**Tasks to carry out:**
a: Set down the July 2014 blog archive word for word, from "Richard Strauss made" down to "of the Baron.".
b: Resume the July 2014 blog archive after its final sentence and carry it forward.

**Excerpted text:**
Archive for July, 2014

Toward appropriately festive feasting

July 31, 2014

I dare say I yield to no-one in the annoyance I feel when I look at cooking blogs: all those colourful utensils, long ingredient lists, and gently-lit photographs of unburnt confections are enough to drive me out of the kitchen entirely. But I do like the idea of feasting on feast days, and I can see the argument for celebrating those special days with something apropos (rather than, say, just eating a bag of beef jerky).

Which is why my usual annoyance is moderated when I look at a blog called Catholic Cuisine. The good folks who run it have all the usual photographs of little bowls and clean countertops that you’d expect, but they redeem themselves by coming up with some great feast-day-themed recipes.

For instance, today, for the feast of St. Ignatius of Loyola, they show us how to make Jésuites — little French pastries, it turns out. For tomorrow, which will be the feast of St. Peter in Chains, they are making a kind of pretzel chain.

A few weeks ago, for the feast of the Sacred Heart, they put together a really nice vegetable tray in the shape of the Sacred Heart. Blessed is he who has not seen and yet has believed — but in this case you really ought to see it anyway.

Goldberg Variations: Aria

July 28, 2014

Bach died on this day in 1750. Here is Daniel Barenboim playing the Aria from the Goldberg Variations. A few years ago, when we had an old piano in the house, I spent a good deal of time trying to learn to play the opening bars of this piece. I never did get very far.

Great moments in opera: Der Rosenkavalier

July 16, 2014

Richard Strauss made an operatic name for himself with the dark and exotic dramas of Elektra and Salome, with their bloodthirsty heroines and tumultuous scores, so it was, perhaps, a surprise when his next project proved to be a genteel drawing-room opera with music based throughout on the Viennese waltz. Der Rosenkavalier (The Cavalier of the Rose) was a hit nonetheless, and has remained popular in opera houses in the intervening century.

There are four principal roles.  The Marschellin, an older woman, is carrying on an illicit affair with a young man, Octavian; meanwhile, a philandering older man, Baron Ochs, seeks the hand of a young woman, Sophie, in marriage. Over the course of the opera Octavian and Sophie fall in love, and their marriage is contrived with the help of the Marschellin and at the expense of the Baron.

That’s it, in a nutshell, but Strauss and his long-time librettist, Hugo von Hoffmannsthal, have made more of it than a brief plot sketch would suggest. Consider, for instance, the long monologue which the Marschellin sings at the end of Act I; in it, she reflects on growing old, the inevitable passage of time, and mortality. It’s a melancholy monologue, but Strauss has infused it with a delicate, beguiling beauty that resonates graciously in the ear. Here is Kiri Te Kanawa singing it, with English subtitles:

We can hear the same music sung by the wonderful soprano Elizabeth Schwarzkopf here, albeit without English subtitles. Live footage of Schwarzkopf is rare, so this is a treat. If you don’t know, she was one of the greatest Strauss sopranos of the ‘golden age’ of opera recordings in the 1950s and 1960s.

**Listed records:**
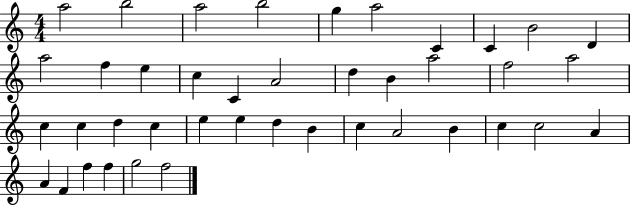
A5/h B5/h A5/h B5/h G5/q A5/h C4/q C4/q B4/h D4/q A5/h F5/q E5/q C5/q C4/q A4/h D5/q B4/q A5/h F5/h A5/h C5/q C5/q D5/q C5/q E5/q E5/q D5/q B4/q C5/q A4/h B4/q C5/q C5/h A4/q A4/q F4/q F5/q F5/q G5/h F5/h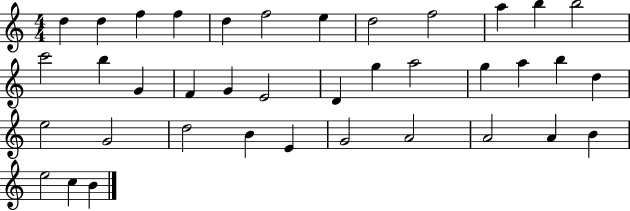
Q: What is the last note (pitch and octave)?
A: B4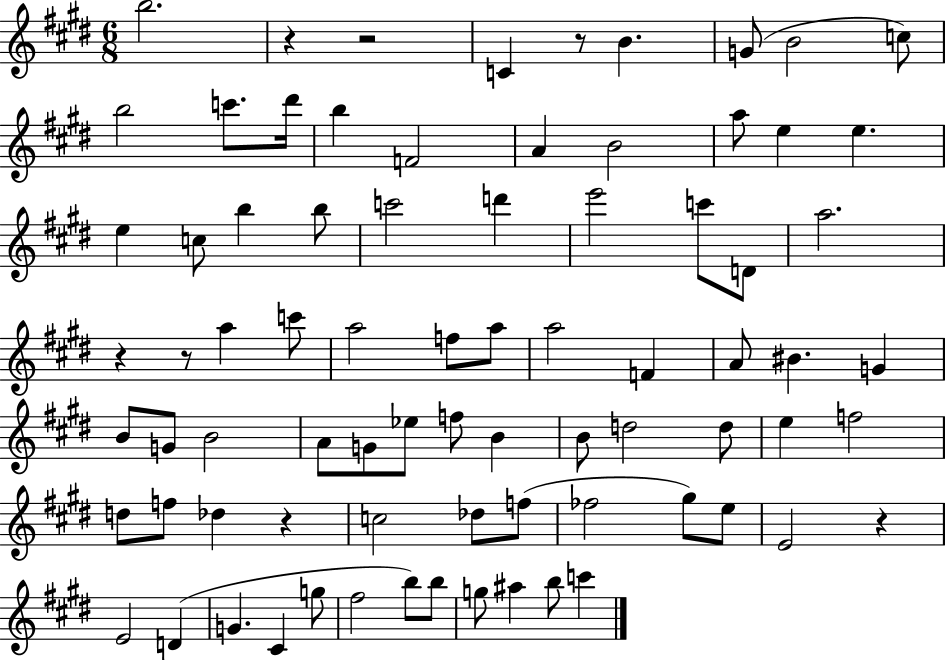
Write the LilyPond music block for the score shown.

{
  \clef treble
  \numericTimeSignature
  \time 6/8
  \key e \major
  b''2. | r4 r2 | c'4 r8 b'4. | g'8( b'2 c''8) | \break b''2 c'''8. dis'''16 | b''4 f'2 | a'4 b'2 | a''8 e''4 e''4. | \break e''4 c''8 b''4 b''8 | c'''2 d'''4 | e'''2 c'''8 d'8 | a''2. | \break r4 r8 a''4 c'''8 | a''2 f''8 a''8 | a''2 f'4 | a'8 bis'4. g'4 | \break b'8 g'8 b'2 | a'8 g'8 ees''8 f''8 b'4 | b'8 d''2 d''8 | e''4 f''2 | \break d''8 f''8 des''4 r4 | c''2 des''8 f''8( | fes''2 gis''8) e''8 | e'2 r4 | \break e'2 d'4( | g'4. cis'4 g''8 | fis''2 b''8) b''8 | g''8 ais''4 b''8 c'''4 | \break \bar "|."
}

**Responses to the tasks:**
a:
Richard Strauss made an operatic name for himself with the dark and exotic dramas of Elektra and Salome, with their bloodthirsty heroines and tumultuous scores, so it was, perhaps, a surprise when his next project proved to be a genteel drawing-room opera with music based throughout on the Viennese waltz. Der Rosenkavalier (The Cavalier of the Rose) was a hit nonetheless, and has remained popular in opera houses in the intervening century.

There are four principal roles.  The Marschellin, an older woman, is carrying on an illicit affair with a young man, Octavian; meanwhile, a philandering older man, Baron Ochs, seeks the hand of a young woman, Sophie, in marriage. Over the course of the opera Octavian and Sophie fall in love, and their marriage is contrived with the help of the Marschellin and at the expense of the Baron.

b:
At the end of Act I, immediately prior to the Marschellin’s solitary ruminations we just heard, Baron Ochs had deputized the young Octavian to take a rose to the home of Sophie, presenting it to her on the Baron’s behalf. (Octavian is thus the titular ‘cavalier of the rose’.) At the beginning of Act II he arrives at her home, enters, and presents the gift — except that as he does so, he falls in love with Sophie, and she with him. This is a wonderful scene. The two of them sing a sprightly and ravishingly beautiful duet. Here are Anneliese Rothenberger (Sophie) and Sena Jurinac (Octavian); unfortunately I could not find a clip of this scene with English subtitles. You’ll notice that Octavian’s part is sung by a soprano; apparently it doesn’t prevent his being attractive to Sophie.

Strauss saves the best for last, however. As Act III draws to a close, and all of the machinations of the plot are winding down, he gives us two gorgeous ensemble pieces. The first is a trio, Hab’ mir’s gelobt, sung by the Marschellin, Octavian, and Sophie. This is one of the few triple-soprano pieces that I know of; one might have to go back to baroque opera to find another. Here are Anna Tomowa-Sintow (the Marschellin), Janet Perry (Sophie), and Agnes Baltsa (Octavian) in a 1980s-era Salzburg production, with English subtitles:

This is followed by the opera’s final number: a ravishing duet between Octavian and Sophie, which begins at about the 10 minute mark in the clip above, and is unquestionably one of the opera’s high points.

Der Rosenkavalier is over three hours long in performance, and, though the plot is slight, parts of it are truly excellent, as I hope this post has made clear.

Books briefly noted

July 11, 2014

A few quick notes on books I’ve read over the past few months:

wolfe-backtobloodBack to Blood
Tom Wolfe
(Little, Brown, & Co., 2012)
720 p.

Tom Wolfe returned after an hiatus of nearly ten years with this cheerful mess of a novel about life in the city of Miami. It’s a diffuse sort of story, but to the extent that it has a central character that character is Nestor Camacho, a young Cuban-American police officer with an unwitting talent for stirring the racial tensions present just beneath the surface of the city’s life. Unlike Wolfe’s better novels, the central plot of Back to Blood feels disconnected from the social and moral issues that he wants to explore — principally multiculturalism in a modern urban center. Though patchy at times, it is a lively story, told with Wolfe’s usual half-unhinged winsomeness. There is a most regrettable subplot — totally inessential, as it turns out — about pornography addiction; sure, it’s “topical”, but it feels shoehorned in and I, for one, could have really, really done without it. Really.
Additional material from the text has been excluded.